Thursday, 24 February 2022
Adjournment
Brunswick electorate cycling infrastructure
Brunswick electorate cycling infrastructure
Dr READ (Brunswick) (17:18): (6242) My adjournment matter is for the Minister for Roads and Road Safety, and the action I seek is that he join me on a bike ride along the Upfield shared path in Brunswick during peak hour so we can observe some of the problems and discuss possible solutions. We will start at the Jacinda Ardern mural, and we will roll past Anstey station and watch the bikes dodge train passengers in the narrow space between the station and the apartments being built opposite. Now, we should stop to applaud the builders who have put up scaffolding over the path to keep it open rather than closing it for over two years, as happened further south.

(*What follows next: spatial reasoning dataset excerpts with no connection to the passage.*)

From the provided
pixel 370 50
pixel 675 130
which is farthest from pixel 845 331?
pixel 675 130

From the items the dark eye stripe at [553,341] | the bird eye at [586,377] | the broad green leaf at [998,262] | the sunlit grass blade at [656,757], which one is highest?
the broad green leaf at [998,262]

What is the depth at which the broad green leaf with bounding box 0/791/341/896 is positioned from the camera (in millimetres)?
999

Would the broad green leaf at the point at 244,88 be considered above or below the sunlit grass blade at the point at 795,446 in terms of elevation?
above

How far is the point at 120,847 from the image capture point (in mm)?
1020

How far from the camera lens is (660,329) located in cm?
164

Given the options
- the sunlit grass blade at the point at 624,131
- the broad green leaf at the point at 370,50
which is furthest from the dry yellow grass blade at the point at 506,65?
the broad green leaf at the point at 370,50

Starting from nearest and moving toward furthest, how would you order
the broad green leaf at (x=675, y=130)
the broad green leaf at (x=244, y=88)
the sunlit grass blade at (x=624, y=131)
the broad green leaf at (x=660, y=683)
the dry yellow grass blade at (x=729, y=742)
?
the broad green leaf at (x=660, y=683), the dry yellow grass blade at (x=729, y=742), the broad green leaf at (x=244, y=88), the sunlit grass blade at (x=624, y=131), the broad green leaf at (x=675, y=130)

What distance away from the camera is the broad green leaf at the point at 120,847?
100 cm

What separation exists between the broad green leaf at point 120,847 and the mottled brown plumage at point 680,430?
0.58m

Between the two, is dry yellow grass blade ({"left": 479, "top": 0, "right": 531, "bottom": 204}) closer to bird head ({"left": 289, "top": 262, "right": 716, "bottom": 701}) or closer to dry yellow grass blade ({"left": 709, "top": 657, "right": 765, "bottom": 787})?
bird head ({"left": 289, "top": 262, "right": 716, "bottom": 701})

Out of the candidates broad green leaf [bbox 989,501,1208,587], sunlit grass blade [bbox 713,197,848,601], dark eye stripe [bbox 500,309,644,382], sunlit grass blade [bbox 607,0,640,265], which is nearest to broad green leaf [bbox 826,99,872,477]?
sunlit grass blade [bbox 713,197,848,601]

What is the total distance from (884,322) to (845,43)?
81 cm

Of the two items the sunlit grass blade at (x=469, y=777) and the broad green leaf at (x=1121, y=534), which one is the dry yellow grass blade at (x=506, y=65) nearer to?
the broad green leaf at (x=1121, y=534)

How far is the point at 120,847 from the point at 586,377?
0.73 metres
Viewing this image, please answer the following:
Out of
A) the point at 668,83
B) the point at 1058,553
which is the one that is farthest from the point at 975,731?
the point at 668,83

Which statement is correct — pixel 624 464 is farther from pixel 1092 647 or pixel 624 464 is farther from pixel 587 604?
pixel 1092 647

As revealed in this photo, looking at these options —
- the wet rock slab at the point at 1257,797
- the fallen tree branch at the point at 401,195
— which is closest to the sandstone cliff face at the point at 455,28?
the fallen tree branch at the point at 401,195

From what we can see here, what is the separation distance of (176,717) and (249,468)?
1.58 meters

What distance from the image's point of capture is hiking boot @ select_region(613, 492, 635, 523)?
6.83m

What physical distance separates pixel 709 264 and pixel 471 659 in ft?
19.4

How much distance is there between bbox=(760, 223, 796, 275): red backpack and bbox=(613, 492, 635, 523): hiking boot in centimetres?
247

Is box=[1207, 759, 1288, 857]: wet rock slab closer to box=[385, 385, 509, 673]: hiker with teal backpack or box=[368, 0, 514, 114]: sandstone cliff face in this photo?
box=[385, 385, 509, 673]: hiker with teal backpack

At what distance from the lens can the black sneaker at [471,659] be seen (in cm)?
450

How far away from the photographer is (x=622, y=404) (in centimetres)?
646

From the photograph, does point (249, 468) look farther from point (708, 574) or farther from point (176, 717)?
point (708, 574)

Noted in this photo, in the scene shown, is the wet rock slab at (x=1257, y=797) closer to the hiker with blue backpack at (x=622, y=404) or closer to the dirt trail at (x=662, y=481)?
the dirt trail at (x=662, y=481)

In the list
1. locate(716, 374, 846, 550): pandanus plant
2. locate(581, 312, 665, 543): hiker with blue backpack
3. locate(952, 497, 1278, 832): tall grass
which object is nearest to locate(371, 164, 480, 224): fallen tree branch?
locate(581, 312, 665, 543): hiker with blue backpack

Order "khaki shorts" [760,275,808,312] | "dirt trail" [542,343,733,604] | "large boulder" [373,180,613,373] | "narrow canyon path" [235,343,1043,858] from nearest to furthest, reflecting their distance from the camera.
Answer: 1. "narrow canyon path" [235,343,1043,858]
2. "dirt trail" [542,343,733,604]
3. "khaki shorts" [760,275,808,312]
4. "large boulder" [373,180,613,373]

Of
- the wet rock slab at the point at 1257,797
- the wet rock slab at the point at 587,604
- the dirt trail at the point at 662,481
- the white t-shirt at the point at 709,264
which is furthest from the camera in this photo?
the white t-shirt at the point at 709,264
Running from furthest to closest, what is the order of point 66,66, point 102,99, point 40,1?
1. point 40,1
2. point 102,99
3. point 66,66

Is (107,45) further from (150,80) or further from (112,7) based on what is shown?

We will keep as close as we can to the wall on the left to avoid clipping handlebars with bikes coming the other way along this narrow stretch.

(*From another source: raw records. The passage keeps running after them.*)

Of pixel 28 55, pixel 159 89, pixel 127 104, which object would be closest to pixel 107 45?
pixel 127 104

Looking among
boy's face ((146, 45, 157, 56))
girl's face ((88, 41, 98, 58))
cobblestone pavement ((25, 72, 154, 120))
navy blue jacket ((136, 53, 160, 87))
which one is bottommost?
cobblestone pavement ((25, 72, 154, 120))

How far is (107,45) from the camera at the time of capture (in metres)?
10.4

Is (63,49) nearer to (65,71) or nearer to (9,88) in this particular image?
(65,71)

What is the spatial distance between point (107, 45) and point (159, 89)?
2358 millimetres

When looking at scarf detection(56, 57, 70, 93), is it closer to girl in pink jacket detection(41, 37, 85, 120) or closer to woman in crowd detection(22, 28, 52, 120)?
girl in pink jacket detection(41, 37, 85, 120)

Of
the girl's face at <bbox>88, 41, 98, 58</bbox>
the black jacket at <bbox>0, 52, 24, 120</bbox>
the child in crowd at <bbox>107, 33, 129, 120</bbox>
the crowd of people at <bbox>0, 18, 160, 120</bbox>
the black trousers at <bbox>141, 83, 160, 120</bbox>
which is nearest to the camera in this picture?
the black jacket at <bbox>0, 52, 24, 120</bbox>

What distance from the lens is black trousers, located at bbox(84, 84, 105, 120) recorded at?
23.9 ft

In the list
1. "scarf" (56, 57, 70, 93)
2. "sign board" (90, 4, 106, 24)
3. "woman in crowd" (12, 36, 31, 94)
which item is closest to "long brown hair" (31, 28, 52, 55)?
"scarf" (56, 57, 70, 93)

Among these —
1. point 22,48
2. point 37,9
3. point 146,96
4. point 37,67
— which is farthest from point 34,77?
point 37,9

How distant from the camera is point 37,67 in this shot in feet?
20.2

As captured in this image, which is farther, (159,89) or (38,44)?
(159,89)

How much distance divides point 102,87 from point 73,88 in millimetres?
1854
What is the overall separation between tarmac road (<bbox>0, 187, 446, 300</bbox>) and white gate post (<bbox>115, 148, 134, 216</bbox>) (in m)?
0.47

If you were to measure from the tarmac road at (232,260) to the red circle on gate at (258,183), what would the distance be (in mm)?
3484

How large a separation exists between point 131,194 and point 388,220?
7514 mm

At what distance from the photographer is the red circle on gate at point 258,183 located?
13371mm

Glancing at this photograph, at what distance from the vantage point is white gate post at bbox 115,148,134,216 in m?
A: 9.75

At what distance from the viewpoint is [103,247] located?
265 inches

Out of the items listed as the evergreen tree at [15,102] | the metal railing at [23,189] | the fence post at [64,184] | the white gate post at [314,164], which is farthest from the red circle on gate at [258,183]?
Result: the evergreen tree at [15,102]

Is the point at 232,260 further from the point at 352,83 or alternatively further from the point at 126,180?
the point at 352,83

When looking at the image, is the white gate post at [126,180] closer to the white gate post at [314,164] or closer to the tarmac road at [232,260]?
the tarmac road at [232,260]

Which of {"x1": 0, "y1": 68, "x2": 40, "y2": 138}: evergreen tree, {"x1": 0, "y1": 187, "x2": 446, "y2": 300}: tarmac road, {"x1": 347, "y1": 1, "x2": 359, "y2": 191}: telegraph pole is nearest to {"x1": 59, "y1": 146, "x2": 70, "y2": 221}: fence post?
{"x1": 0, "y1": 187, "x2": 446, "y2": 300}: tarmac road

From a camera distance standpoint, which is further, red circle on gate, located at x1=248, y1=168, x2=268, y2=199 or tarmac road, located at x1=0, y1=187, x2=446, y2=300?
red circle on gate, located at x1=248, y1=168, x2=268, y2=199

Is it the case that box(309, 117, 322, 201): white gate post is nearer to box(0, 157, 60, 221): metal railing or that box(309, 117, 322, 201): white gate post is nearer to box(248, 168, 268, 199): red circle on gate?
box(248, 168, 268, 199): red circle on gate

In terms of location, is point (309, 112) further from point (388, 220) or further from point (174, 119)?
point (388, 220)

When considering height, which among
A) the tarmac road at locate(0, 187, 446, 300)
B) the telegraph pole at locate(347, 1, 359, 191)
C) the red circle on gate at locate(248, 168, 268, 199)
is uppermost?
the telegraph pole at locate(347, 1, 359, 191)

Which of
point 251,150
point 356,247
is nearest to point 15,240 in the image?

After admiring the Commons apartment building and Bulleke-Bek Park, we will wait for a gap at Hope Street, which is named after the attitude taken by Brunswick bike riders to bike infrastructure in this district. Then there is a long narrow stretch down past North Walls, where pedestrians often walk in single file to let bikes and scooters through. After Victoria Street there is a bushy patch planted and maintained by the Upfield Urban Forest group followed by a narrow downhill pinch at Brunswick station, where we will have to try and avoid terrorising more train passengers, who can sometimes feel like unwilling participants in Spain’s annual running of the bulls.

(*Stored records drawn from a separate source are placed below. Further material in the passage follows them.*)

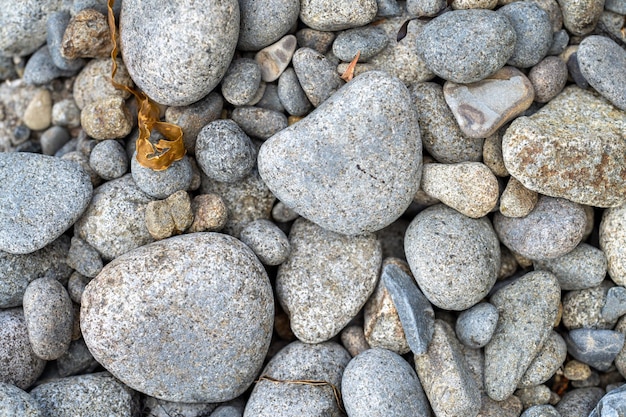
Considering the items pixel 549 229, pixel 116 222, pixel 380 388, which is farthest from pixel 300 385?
pixel 549 229

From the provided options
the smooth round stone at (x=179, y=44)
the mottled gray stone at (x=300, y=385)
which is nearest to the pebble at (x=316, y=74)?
the smooth round stone at (x=179, y=44)

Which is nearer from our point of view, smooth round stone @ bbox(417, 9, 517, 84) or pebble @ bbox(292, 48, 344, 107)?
smooth round stone @ bbox(417, 9, 517, 84)

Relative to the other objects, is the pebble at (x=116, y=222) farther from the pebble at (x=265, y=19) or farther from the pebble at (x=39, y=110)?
the pebble at (x=265, y=19)

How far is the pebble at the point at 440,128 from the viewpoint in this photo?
11.0 feet

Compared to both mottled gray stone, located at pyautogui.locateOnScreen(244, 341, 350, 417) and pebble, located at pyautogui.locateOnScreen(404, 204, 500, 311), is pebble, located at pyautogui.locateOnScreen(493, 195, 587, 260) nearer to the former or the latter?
pebble, located at pyautogui.locateOnScreen(404, 204, 500, 311)

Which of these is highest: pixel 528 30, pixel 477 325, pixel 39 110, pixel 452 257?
pixel 528 30

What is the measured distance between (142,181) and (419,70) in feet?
5.24

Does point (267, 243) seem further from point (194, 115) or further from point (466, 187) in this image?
point (466, 187)

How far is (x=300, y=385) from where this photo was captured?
328 centimetres

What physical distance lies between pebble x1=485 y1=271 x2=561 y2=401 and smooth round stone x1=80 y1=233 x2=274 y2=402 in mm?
1218

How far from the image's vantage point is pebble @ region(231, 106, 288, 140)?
11.3ft

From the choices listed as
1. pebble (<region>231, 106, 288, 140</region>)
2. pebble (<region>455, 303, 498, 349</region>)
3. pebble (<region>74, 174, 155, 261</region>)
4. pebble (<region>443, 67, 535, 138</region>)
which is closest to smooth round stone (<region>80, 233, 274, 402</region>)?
pebble (<region>74, 174, 155, 261</region>)

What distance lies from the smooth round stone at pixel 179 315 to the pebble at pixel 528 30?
177 cm

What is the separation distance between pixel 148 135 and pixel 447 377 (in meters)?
1.99
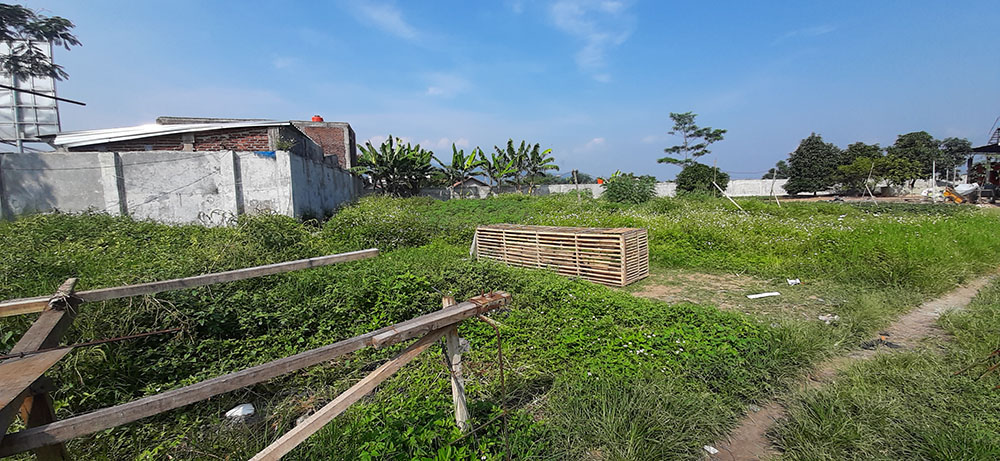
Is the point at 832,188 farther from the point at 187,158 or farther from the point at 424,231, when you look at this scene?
the point at 187,158

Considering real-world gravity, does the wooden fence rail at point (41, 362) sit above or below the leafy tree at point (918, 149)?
below

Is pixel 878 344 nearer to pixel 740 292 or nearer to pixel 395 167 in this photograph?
pixel 740 292

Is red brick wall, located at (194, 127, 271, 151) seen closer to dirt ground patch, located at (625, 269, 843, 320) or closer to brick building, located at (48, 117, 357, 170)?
brick building, located at (48, 117, 357, 170)

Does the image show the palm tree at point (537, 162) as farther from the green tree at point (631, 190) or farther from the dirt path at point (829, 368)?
the dirt path at point (829, 368)

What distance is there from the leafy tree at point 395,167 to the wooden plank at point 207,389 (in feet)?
65.6

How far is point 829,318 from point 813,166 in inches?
1425

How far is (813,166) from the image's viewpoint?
33156mm

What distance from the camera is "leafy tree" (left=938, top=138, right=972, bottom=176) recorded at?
36.9 m

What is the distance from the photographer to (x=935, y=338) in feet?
15.0

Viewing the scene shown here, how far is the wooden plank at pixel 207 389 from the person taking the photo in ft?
3.94

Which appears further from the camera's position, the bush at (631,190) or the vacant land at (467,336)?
the bush at (631,190)

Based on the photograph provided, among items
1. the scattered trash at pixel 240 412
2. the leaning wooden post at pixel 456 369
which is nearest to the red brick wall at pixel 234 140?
the scattered trash at pixel 240 412

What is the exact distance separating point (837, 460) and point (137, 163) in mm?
13399

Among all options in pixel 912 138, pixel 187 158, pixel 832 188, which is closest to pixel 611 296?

After another wait to cross Albert Street we can enjoy a long, broad section of path, dodging schoolkids, shopping trolleys and dogs, before it narrows to a severe pinch point between a historic footbridge over the tracks near the Brunswick Baths. A little further down we will have to go onto the road at Railway Place. Then we will cross Union Street, where I once saw a rider get hit by a car trying to beat the boom gates. We will then enter the broad, newly developed precinct around Jewell station, where train passengers try to find a gap in the bike traffic so that they can enter the station in a process of natural selection. Then we are back into another narrow stretch between a brick wall and the train tracks to the point where we join the bike traffic jam at Brunswick Road. If we are late, we may wonder if we will get across before the lights change; there are that many people riding at peak hour. Finally, we will watch how most riders tackle the Russian roulette right turn from Park Street into the safety of Royal Parade. Then we should discuss how best to address the growing need for safe cycleways in Brunswick, and where better than in a coffee shop on nearby Sydney Road?